Problem requirements
Copy the stretch of the quarterly results remarks from "Motorparts operational EBITDA" through "our Railcar segment.", swapping each "term loan" for "credit facility".

More importantly, four employees were hospitalized by the fire. CVR's management is focused on providing assistance to the injured employees and their families.
Despite this tragic accident, we believe that CVR has one of the best safety records in the industry and CVR management remains committed to providing a safe environment for all of CVR's employees. CVR Partners reported Q2 2014 adjusted EBITDA of $26 million, compared to $44 million in Q2 2013.
Production levels in Q2 2014 were impacted by planned downtime at the fertilizer plant. Average realized plant gate prices for UAN was $283 per ton, compared to $331 per ton in the same period in 2013.
Now turning to our Automotive segment. Our Automotive segment's Q2 2014 sales were $1.9 billion, which was a year-over-year improvement of 5%.
Operational EBITDA was $180 million in Q2 2014, up 11% in Q2 2013. Federal-Mogul's improved financial results for the quarter were driven by higher sales volume and market share gains in the Powertrain division, as well as continued improvements in operational performance.
On a global basis, Powertrain had revenues of over $1.2 billion in Q2 2014, compared to $1.1 billion in the prior year period. The Powertrain segment is continuing to gain market share in all regions.
Revenue in North America was up 12% while light vehicle production was flat in Q2 2014, and commercial vehicle production grew by 5%. In Europe, Q2 2014 sales were up 4% compared to a slight increase in light vehicle production of 1% and a decline in commercial vehicles of 6%.
Powertrain revenue in all other regions was up 11% on a constant dollar basis, driven by strong sales in China where sales increased 24% compared to 2013. Powertrain's operational EBITDA continued to improve as the division recorded $117 million in Q2 2014, an increase of $12 million over the same period in '13.
The Motorparts division had revenue of $791 million in Q2 2014. Sales in North America are improving, which helped to offset some softness in European sales in the quarter.
Motorparts operational EBITDA was $63 million in Q2 2014, up $6 million from 2013. The division continues to make progress strengthening its product portfolio.
The Motorparts division closed on its purchase of the Affinia chassis business in May and the acquisition of the Honeywell friction business subsequent to quarter end. At the beginning of Q2 2014, Federal-Mogul successfully secured $2.6 billion to refinance maturing debt.
The new financing includes a term loan of $700 million due April 2018, a term loan of $1.9 billion due 2021, strengthening the liquidity and financial profile of the company. Now turning to our Railcar segment.
Railcar shipments for Q2 2014 were approximately 2,140 railcars, including approximately 1,020 railcars to leasing customers as compared to 1,310 railcars for the prior year period, of which approximately 520 railcars were to leasing customers. The industry delivered approximately 16,000 railcars in Q2 according to the Railway Supply Institute with tank cars accounting for the majority of railcars delivered.

Data records

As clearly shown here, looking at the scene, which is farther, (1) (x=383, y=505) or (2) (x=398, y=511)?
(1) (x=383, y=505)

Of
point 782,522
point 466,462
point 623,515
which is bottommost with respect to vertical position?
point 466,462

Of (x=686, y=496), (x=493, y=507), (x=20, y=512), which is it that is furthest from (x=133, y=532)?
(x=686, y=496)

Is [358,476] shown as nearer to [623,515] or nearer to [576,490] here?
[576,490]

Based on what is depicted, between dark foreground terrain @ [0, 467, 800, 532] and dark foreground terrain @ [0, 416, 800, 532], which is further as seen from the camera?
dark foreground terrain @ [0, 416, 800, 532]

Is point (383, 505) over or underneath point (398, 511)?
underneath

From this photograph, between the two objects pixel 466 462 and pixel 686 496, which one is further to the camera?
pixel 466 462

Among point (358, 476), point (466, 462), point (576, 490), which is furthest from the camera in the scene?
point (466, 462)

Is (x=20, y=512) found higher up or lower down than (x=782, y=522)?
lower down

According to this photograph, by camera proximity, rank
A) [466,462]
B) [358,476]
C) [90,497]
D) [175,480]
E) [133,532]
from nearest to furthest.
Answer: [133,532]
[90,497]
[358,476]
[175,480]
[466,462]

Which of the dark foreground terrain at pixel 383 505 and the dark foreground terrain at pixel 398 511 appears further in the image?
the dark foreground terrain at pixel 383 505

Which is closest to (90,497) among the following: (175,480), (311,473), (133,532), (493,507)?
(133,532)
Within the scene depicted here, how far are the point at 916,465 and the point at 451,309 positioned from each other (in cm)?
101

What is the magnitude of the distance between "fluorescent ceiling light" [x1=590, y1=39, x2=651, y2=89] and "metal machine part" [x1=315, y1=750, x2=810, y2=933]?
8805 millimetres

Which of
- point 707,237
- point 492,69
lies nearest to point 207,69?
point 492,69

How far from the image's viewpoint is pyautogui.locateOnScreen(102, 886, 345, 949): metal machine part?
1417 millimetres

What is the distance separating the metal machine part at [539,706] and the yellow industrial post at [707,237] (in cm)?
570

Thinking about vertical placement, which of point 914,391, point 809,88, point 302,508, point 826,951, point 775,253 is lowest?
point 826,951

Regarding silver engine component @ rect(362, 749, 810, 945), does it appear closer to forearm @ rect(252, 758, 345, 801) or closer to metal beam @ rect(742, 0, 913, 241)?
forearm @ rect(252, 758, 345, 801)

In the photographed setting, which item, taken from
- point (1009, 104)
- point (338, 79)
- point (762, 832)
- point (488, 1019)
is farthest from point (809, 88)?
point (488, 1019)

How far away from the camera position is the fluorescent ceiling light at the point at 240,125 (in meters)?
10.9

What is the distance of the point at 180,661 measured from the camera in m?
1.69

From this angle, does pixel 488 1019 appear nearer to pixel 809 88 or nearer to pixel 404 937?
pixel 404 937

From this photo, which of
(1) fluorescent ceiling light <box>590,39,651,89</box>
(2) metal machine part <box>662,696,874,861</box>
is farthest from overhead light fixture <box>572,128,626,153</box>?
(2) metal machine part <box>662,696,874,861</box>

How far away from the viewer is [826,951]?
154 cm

Response to this exercise
Motorparts operational EBITDA was $63 million in Q2 2014, up $6 million from 2013. The division continues to make progress strengthening its product portfolio.
The Motorparts division closed on its purchase of the Affinia chassis business in May and the acquisition of the Honeywell friction business subsequent to quarter end. At the beginning of Q2 2014, Federal-Mogul successfully secured $2.6 billion to refinance maturing debt.
The new financing includes a credit facility of $700 million due April 2018, a credit facility of $1.9 billion due 2021, strengthening the liquidity and financial profile of the company. Now turning to our Railcar segment.